After reclaiming some of the land from the bay, they redesigned the pits and pit lane which added more space for the teams which was a welcome alteration for sure. All things given, it has changed a few times with the largest changes adding the Piscine section and the pitlane changes. Still, the track layout has remained very similar to the original. After Sunday’s race, that might not be good enough anymore.
In what Fernando Alonso called the most boring Formula 1 race ever and echoed by Lewis Hamilton, the latter told the press that maybe it’s time to redesigned the Monaco circuit and make it longer.
“It was insane how little l was pushing – the least l can ever remember. There was a point where l was ten seconds behind and l was conflicted because in my heart l was ‘I still want to win the race’ and they were like ‘no, just bring it home’. I just love racing.
“So what can we do to make this one better?”
Hamilton had an answer to his own question.
“I spoke to Prince Albert the other day and said maybe we should make it longer. There are more roads so maybe we can change this great track and make it even better.
“Or maybe the format should change. You shouldn’t be able to do a one-stop race here. There has to be some mixed-up things. Maybe we need two races.
“But that was the longest 78 laps ever!”
I watched the race on Sunday and to be honest, I enjoyed it and found there to be some intrigue and decent passing and defending. There are those who don’t like Monaco and it seems each year they offer more and more complaints about how processional it is and what a boring race it is.
I jumped on social media to see the reaction and from what I could tell, younger fans are among some of the most ardent supporters of changing the circuit.
One enterprising chap decided to post a video of the famous Ayrton Senna lap as an example of how exciting the Monaco GP used to be and how boring it is no, thus, we need to change it because young fans won’t stand for it any longer.
I didn’t want to come across as a jerk but the video he posted says everything you need to know about what really is wrong with Monaco. Daniel Ricciardo claimed pole this weekend and the hard core F1 fans will know that was some stunning onboard lap footage. When compared to Senna’s lap, it’s not the same. When Lewis’s race is compared to that of Senna’s race, it’s not the same…but the track is.
What!!?? Are you a luddite? F1 has always been the pinnacle of technology and that is true but perhaps the cars have advanced so far that the visceral experience of Monaco isn’t the same as it used to be. Driver’s weren’t able to take Eau Rougue flat out either but times change.
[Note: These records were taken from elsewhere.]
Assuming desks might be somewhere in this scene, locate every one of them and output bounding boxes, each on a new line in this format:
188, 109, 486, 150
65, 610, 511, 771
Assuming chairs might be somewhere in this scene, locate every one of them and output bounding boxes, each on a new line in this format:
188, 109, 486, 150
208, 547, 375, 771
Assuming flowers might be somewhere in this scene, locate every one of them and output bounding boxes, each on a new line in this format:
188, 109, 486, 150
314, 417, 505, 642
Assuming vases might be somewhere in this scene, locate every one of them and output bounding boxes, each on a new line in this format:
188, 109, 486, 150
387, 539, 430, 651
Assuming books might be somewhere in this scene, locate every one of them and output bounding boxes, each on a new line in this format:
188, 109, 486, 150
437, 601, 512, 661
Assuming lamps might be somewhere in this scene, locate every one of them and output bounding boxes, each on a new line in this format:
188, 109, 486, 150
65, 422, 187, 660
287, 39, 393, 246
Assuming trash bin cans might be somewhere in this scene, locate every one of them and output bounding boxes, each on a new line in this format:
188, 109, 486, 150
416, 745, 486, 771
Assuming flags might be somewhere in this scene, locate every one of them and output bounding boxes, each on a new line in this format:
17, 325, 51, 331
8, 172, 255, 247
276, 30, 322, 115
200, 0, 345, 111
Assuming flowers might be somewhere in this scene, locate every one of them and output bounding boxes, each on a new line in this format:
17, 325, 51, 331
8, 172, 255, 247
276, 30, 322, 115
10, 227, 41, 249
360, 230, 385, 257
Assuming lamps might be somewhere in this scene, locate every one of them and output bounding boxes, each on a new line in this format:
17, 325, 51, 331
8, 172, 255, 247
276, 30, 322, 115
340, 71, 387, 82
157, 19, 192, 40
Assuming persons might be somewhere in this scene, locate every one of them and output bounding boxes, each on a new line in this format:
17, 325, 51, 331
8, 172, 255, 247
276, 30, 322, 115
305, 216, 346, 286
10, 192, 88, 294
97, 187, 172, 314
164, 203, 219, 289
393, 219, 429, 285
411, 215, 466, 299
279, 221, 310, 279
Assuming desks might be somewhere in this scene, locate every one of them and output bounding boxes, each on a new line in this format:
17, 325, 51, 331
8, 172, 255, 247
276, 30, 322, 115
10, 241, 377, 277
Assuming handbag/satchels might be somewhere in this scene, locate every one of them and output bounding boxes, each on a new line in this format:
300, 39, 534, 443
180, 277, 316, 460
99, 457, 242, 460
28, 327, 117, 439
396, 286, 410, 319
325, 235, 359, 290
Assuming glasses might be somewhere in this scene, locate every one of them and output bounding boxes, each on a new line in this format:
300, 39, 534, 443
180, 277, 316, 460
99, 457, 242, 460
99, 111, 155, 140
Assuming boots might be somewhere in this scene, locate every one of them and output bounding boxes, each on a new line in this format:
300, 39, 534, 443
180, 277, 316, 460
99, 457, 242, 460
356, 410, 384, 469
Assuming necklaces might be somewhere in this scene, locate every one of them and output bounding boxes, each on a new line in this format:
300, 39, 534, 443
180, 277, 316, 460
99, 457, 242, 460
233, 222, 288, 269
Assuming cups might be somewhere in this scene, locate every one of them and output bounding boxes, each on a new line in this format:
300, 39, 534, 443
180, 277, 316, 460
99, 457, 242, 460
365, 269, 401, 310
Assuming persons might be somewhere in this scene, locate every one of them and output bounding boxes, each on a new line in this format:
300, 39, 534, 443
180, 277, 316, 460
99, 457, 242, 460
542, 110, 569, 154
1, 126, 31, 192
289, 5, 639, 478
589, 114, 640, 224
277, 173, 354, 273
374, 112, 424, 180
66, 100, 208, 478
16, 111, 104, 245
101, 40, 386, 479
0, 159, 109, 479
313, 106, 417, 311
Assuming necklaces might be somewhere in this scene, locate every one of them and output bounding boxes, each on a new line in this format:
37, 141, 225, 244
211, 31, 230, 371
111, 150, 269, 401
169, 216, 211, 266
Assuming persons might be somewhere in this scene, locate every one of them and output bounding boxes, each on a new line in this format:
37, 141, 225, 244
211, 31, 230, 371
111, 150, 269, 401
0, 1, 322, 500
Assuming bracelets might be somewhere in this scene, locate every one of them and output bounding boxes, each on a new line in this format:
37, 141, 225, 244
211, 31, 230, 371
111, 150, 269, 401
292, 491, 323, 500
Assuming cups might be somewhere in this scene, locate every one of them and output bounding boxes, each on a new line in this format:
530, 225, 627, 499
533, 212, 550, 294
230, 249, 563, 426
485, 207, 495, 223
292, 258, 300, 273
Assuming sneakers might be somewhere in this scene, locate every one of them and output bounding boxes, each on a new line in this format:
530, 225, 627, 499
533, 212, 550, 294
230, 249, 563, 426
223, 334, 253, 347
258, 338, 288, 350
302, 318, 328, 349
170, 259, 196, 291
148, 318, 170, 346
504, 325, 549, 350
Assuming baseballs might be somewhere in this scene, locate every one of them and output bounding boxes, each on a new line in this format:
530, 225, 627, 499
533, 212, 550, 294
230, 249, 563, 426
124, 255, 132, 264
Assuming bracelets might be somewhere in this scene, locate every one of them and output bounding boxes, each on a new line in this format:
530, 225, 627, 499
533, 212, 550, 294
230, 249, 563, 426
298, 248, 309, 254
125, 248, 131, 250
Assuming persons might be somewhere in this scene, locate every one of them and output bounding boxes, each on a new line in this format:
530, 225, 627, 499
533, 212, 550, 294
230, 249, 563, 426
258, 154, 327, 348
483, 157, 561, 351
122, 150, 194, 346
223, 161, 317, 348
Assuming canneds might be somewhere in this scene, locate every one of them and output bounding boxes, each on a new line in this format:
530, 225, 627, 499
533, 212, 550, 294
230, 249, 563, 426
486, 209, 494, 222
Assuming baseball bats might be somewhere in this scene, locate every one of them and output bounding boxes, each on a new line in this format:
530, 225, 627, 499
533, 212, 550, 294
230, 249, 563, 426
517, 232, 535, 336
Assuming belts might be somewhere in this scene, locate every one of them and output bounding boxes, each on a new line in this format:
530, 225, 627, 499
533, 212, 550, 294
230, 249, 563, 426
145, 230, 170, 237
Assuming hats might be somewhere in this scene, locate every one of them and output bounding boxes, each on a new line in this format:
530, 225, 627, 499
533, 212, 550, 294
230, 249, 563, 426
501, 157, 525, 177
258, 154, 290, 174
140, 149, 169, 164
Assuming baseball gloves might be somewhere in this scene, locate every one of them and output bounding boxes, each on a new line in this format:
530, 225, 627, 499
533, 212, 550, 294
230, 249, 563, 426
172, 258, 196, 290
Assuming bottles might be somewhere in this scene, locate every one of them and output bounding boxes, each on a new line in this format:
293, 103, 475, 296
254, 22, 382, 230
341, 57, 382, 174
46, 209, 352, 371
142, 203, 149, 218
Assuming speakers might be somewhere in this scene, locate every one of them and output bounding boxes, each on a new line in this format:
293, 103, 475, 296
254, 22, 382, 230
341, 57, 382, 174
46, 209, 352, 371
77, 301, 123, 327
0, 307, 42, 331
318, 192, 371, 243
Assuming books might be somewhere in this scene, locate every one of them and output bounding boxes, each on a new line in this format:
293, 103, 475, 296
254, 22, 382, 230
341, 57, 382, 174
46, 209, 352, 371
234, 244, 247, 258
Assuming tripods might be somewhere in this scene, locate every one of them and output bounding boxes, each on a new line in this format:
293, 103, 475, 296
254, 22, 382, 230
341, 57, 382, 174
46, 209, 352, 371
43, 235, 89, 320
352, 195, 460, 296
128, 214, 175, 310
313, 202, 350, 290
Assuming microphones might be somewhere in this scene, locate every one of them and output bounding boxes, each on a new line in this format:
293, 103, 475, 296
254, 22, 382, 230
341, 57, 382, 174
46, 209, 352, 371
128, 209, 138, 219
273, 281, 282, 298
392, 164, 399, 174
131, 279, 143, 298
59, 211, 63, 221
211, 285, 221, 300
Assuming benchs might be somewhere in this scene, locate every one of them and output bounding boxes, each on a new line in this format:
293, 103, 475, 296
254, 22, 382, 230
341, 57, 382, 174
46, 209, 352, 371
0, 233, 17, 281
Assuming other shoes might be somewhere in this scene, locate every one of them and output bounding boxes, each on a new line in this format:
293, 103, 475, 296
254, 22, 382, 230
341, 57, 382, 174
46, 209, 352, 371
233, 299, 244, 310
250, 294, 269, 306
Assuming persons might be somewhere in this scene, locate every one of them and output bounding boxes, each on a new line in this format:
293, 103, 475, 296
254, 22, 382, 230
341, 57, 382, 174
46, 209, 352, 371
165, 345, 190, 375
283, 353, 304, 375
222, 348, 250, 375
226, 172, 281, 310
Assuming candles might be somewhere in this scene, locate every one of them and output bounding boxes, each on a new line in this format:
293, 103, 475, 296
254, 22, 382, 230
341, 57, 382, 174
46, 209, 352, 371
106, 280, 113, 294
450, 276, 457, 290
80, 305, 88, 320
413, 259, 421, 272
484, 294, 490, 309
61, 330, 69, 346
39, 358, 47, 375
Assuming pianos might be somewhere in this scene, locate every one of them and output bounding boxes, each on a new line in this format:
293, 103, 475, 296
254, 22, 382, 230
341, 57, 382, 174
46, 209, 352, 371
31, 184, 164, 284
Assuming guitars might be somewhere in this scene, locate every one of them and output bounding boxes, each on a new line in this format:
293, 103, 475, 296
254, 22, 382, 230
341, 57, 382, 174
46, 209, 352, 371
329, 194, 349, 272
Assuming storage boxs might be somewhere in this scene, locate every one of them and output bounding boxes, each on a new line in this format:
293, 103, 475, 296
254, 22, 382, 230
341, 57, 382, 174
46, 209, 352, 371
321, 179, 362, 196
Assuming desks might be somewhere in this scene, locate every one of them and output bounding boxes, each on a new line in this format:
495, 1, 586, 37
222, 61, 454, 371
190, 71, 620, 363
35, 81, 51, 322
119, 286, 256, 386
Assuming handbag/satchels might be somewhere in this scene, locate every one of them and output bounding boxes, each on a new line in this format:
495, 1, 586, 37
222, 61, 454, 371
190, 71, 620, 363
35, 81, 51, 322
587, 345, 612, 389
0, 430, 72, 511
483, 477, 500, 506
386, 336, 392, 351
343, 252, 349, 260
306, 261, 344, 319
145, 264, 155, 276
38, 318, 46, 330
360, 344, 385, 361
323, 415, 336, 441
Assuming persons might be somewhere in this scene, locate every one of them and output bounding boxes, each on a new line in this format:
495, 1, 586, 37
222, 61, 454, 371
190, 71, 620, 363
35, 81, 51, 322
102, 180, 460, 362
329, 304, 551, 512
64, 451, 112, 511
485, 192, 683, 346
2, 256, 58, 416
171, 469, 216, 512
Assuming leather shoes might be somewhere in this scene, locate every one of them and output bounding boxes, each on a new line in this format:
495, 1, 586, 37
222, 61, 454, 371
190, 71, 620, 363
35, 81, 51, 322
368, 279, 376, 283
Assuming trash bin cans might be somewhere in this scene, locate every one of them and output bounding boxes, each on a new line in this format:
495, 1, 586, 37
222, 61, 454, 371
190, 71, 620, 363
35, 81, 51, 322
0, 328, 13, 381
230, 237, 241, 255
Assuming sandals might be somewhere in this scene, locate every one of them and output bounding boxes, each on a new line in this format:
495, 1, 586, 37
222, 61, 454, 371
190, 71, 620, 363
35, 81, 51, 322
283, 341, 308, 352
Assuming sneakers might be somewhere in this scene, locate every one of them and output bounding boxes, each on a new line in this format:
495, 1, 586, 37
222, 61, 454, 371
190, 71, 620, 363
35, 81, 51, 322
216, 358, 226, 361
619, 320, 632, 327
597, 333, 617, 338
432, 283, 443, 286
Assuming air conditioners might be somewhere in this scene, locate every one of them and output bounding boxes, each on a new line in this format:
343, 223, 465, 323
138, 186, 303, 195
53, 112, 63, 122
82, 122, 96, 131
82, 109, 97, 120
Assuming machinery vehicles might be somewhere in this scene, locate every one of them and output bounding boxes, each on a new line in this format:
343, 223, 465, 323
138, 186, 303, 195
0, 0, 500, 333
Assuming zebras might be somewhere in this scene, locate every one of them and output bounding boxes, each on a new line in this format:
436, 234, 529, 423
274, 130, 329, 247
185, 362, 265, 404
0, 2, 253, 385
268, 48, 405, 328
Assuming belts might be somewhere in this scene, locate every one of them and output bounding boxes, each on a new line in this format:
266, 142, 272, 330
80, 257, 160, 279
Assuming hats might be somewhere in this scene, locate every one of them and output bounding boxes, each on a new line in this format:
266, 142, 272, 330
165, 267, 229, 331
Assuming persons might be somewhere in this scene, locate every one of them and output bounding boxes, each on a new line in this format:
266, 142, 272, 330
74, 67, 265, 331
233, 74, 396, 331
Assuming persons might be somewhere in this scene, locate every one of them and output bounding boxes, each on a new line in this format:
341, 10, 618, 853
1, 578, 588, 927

So now we have cars with epic technology and downforce and Lewis trundled around not pushing during the Monaco Grand Prix. Perhaps there is room to change the circuit and make it longer but is that the right idea? If you reduced aerodynamic downforce and made the cars more of a handful to manage, I think you would find Monaco to be quite the challenge. But that, some fans would argue, is going backwards and where is the logic in that?
F1 owners have suggested that making some track changes that react in ways conducive to better racing given the current car technology and regulations is a possibility. Would Monaco be a place ripe for that change? What do you think?
I’m not in favor of changing Monaco, or other tracks, to suit the current cars. I feel we’ve swung the pendulum too far toward the engineering spectrum and lost a bit of the driver element in F1. Indycar might be a good example that just because you can do something on a car doesn’t always mean you should. The cars at this year’s Indy 500 were a handful and many drivers lost the rear end of the car. Perhaps using technology to make the cars more of a handful could be a move in the right direction? Maybe not.